WRITTEN INSTRUCTION
Copy word for word the stretch of the material from the line containing "Considering the image" through the end of the material, including both ends.

Scene-based spatial questions
• • • • •

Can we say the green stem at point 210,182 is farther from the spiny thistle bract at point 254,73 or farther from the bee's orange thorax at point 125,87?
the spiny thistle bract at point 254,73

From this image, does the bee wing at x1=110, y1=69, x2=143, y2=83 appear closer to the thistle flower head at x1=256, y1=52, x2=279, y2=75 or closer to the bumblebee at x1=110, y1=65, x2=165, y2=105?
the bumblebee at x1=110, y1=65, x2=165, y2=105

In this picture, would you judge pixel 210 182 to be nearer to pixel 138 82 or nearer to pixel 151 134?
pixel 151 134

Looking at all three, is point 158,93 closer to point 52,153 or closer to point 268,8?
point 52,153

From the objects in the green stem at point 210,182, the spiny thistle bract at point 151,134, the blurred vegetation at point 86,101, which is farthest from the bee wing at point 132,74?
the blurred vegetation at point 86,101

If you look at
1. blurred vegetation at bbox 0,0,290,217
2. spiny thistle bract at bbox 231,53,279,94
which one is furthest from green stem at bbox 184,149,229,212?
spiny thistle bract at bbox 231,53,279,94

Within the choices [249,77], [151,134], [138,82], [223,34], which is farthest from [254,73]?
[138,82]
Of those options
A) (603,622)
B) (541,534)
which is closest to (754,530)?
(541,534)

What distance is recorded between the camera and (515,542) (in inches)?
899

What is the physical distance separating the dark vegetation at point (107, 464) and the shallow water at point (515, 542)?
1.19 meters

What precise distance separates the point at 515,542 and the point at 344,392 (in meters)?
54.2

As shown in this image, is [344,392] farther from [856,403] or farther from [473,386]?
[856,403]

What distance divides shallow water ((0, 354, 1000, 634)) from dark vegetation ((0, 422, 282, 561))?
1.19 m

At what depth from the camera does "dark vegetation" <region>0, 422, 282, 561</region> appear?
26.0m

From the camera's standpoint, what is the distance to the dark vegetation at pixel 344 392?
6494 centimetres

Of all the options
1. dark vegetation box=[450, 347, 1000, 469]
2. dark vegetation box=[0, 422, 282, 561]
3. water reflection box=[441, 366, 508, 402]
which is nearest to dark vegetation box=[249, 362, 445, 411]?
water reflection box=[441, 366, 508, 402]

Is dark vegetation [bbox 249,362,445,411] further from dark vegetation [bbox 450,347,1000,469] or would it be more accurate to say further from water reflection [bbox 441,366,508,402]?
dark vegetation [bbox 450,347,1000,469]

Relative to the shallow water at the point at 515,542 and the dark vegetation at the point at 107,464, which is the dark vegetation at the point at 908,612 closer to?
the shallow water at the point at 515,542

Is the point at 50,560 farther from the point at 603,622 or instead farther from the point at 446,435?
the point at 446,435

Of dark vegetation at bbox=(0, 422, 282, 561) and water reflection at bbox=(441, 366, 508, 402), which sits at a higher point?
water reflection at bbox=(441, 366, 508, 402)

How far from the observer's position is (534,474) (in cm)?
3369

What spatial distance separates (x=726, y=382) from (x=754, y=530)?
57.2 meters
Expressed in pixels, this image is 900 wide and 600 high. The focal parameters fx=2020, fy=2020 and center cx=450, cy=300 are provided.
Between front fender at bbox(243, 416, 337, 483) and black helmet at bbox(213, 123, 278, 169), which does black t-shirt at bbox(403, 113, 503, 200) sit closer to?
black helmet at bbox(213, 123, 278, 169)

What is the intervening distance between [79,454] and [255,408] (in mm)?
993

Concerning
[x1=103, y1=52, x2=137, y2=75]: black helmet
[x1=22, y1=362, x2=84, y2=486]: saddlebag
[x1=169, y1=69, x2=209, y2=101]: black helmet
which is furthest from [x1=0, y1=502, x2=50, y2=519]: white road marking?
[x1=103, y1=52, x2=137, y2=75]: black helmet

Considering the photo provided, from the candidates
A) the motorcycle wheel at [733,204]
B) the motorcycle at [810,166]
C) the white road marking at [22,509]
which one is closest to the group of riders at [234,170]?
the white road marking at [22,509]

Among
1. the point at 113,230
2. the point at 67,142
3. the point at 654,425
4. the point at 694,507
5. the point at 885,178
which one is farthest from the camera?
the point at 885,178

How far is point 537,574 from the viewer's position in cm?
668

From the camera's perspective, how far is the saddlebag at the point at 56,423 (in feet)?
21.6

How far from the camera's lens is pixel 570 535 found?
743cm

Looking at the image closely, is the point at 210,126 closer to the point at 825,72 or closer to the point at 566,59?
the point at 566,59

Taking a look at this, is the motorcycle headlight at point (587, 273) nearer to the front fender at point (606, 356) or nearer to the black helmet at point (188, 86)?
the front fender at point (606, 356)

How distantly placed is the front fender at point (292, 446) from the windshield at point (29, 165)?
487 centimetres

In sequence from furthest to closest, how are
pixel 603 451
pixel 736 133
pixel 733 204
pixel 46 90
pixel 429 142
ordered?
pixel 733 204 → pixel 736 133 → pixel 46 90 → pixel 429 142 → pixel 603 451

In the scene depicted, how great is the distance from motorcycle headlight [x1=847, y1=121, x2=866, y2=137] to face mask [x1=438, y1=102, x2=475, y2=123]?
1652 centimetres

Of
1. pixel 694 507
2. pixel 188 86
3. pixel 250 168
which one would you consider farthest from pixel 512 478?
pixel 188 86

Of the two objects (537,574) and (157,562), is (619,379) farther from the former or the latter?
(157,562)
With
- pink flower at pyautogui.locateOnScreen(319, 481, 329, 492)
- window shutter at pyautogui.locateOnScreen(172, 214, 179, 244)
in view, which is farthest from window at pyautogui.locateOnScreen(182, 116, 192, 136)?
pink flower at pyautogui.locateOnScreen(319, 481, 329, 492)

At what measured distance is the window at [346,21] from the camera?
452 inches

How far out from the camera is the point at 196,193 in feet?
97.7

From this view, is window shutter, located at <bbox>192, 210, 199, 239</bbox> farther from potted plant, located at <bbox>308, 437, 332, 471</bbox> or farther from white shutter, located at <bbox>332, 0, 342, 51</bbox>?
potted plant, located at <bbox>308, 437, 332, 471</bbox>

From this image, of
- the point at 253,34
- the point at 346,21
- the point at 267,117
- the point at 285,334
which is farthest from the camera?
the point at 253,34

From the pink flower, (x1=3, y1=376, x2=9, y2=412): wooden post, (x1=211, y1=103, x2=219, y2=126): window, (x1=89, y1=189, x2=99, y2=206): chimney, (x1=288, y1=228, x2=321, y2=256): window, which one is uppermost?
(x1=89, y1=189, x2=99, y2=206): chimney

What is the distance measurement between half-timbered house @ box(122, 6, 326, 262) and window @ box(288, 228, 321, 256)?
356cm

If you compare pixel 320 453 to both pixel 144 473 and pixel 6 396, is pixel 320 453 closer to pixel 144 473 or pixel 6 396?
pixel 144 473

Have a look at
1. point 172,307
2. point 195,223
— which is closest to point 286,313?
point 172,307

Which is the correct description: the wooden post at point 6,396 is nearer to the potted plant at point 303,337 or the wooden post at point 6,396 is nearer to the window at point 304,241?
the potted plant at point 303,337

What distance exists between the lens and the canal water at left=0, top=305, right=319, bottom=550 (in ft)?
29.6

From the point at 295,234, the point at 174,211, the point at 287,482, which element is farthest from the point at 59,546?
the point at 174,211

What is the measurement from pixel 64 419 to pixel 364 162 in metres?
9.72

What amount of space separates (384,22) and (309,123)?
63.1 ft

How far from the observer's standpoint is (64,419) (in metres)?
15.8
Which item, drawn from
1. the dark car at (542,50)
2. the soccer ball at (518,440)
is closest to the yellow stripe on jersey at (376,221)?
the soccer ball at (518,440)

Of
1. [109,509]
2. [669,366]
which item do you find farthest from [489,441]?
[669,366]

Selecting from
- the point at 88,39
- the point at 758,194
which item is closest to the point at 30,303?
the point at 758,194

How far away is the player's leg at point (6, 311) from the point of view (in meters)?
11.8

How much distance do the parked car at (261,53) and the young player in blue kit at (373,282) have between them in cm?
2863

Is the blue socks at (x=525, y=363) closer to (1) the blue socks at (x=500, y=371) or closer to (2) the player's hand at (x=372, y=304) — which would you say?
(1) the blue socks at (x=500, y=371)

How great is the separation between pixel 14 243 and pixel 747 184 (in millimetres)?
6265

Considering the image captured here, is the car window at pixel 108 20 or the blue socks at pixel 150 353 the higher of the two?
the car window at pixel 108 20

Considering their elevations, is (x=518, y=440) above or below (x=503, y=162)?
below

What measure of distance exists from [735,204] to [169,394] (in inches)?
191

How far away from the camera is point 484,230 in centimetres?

• • • • •

WRITTEN REPLY
Considering the image captured here, is the car window at pixel 108 20 or the blue socks at pixel 150 353 the higher of the two?
the car window at pixel 108 20

Considering their elevations, is (x=518, y=440) above or below (x=503, y=162)?
below

What measure of distance exists from [735,204] to [169,394] (in inches)?
191

How far away from the camera is point 484,230 in centimetres?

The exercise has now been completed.